The ORR for phase I was 8.2% (5 of 61 patients) with no apparent dose–response trend among the combination cohorts, but there were no PRs in the 13 patients randomized to the combination arm in phase II. There was 1 responder out of 15 (6.7%) in the phase II single-agent cabozantinib arm. Almost all patients enrolled in this study were previously treated with erlotinib; however, only patients enrolled in phase II were required to have previously experienced a response or prolonged stable disease and subsequently progressed during erlotinib treatment (acquired resistance). The addition of cabozantinib to erlotinib in the phase II combination arm did not restore sensitivity to EGFR TKI therapy, although this arm was relatively small.
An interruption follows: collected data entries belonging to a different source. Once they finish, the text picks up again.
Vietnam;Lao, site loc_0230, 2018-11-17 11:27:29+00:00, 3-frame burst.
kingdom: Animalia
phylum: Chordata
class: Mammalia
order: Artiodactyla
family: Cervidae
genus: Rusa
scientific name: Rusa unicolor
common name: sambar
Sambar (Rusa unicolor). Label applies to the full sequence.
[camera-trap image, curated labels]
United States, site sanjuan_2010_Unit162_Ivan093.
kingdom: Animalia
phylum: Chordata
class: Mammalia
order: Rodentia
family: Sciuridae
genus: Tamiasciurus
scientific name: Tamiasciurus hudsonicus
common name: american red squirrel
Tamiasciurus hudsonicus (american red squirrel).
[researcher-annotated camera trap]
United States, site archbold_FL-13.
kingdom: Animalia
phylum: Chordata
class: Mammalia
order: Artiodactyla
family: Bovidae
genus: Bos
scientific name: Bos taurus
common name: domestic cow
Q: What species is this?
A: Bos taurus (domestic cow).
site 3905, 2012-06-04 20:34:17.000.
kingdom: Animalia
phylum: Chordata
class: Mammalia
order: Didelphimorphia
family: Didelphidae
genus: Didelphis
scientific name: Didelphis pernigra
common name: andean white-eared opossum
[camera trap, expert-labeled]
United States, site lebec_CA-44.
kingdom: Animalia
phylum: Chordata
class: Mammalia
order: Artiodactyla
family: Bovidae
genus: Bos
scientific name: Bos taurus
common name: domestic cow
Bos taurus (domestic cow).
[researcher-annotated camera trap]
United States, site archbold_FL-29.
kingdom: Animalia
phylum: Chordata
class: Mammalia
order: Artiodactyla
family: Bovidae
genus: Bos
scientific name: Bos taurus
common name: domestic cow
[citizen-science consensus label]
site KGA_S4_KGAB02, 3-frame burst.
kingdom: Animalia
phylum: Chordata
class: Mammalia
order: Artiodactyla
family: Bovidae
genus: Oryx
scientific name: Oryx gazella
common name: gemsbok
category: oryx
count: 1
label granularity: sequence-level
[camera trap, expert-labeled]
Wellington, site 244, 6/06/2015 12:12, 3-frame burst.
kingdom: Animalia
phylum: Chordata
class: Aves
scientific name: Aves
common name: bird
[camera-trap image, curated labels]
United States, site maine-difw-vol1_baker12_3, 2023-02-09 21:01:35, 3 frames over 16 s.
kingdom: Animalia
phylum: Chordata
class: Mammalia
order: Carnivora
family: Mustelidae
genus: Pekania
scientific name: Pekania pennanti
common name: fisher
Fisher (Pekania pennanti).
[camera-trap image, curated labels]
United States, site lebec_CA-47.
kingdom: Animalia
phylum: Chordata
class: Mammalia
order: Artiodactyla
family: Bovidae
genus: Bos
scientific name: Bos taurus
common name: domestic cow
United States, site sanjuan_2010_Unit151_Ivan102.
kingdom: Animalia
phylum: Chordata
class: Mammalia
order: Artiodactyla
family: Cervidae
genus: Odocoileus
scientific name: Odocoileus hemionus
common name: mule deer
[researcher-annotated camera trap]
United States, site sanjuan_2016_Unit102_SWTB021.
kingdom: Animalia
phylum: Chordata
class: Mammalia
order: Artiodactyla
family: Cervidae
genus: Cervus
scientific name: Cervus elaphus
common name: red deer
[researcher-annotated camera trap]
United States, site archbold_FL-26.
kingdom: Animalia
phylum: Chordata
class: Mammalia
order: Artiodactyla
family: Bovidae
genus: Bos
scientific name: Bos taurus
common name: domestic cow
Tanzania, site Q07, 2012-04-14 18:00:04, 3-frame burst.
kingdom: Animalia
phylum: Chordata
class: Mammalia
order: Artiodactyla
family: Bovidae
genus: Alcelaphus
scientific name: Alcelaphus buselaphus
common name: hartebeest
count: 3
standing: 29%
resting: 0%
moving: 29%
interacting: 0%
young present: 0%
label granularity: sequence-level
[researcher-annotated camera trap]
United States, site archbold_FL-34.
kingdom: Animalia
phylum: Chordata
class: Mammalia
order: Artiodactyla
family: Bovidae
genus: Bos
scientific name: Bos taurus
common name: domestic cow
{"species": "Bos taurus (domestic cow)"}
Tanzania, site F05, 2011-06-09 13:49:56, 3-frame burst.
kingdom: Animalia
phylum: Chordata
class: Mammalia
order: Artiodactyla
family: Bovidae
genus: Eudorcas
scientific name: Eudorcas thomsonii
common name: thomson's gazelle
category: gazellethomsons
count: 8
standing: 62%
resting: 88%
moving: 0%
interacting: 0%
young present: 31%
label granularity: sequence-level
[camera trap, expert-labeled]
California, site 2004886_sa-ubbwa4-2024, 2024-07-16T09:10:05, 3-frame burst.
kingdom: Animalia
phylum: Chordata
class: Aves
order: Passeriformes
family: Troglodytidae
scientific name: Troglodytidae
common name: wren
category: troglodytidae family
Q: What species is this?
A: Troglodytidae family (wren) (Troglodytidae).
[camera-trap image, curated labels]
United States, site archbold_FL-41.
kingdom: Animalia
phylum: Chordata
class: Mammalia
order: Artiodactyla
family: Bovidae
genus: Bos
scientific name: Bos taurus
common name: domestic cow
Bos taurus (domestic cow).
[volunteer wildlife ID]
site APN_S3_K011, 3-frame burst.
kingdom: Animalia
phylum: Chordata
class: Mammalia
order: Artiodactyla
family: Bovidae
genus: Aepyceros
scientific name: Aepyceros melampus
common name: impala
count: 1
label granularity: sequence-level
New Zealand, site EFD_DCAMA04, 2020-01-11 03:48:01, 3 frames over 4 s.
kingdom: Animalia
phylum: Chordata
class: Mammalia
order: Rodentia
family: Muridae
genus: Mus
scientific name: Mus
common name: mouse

The limited efficacy of the cabozantinib/erlotinib combination in phase II is perhaps not surprising given the information that has emerged since the initiation of this trial implicating secondary mutations in EGFR (e.g., T790M) as a more common resistance mechanism than MET amplification (the rationale for this study) [7]. Other trials focused on MET inhibition to prevent or delay EGFR TKI resistance have also had limited success [27]. Thus, a study limitation is the lack of routine testing for EGFR-activating mutations, which was not standard at the time this trial was conducted (first patient enrolled February 12, 2008). We did not verify patient EGFR-activating mutation status, as patients were selected based on clinical criteria of response to EGFR TKI (a reasonable surrogate) or at least 6 months of stable disease on erlotinib before progression, which may have allowed a significant number of patients without true EGFR-activating mutations onto the trial.

As the patients enrolled in the current study were likely heterogeneous with respect to EGFR mutation status and mechanisms of resistance to prior EGFR TKI treatment, it is difficult to draw firm conclusions about the clinical activity of cabozantinib in EGFR mutant NSCLC. The responses seen with the combination in phase I and the response seen with single-agent cabozantinib in phase II supported additional investigations of cabozantinib in NSCLC. A randomized discontinuation trial of cabozantinib in unselected patients with NSCLC reported a single-agent response rate of 10% [28]. The California Cancer Consortium completed a phase II study of 37 patients with NSCLC and an EGFR mutation who had progressed on prior EGFR TKI therapy using the combination dose of 40 mg qd for cabozantinib and 150 mg qd for erlotinib [29]. The reported toxicities in this phase II trial were similar to those reported in the current study. The response rate was 5.4% and the disease control rate (defined as PR or SD ≥8 weeks) was 67.6%. Furthermore, the role of VEGF inhibition to delay erlotinib resistance in patients with EGFR mutation NSCLC recently received renewed interest with publication of a positive phase II trial looking at the addition of the VEGF antibody bevacizumab to single-agent erlotinib as a first-line strategy [12]. Taken together, further exploration of cabozantinib in combination with erlotinib in patients with EGFR mutations is warranted, possibly selecting patients based on MET expression.

Cabozantinib, with and without erlotinib, also holds promise in other subsets of NSCLC. Activity with single-agent cabozantinib has been reported in a small series of patients with NSCLC with translocations in ROS1 [30] or RET mutations [31]. Specific trials in these patient populations are ongoing or planned. A phase II trial (E1512) focused on patients with EGFR wildtype disease randomized patients to either erlotinib alone (150 mg po qd), cabozantinib alone (60 mg po qd), or in combination (150 mg erlotinib/40 mg cabozantinib), with crossover to the combination for those with PD on either single agent. The study showed a significant improvement in PFS and OS with the cabozantinib-containing arms compared with single-agent erlotinib; follow-up studies are currently in development [32]. Correlative analyses of outcomes with MET, KRAS, and other known driver mutations are ongoing. These additional studies will provide further insight into a potential role for cabozantinib in the treatment of NSCLC.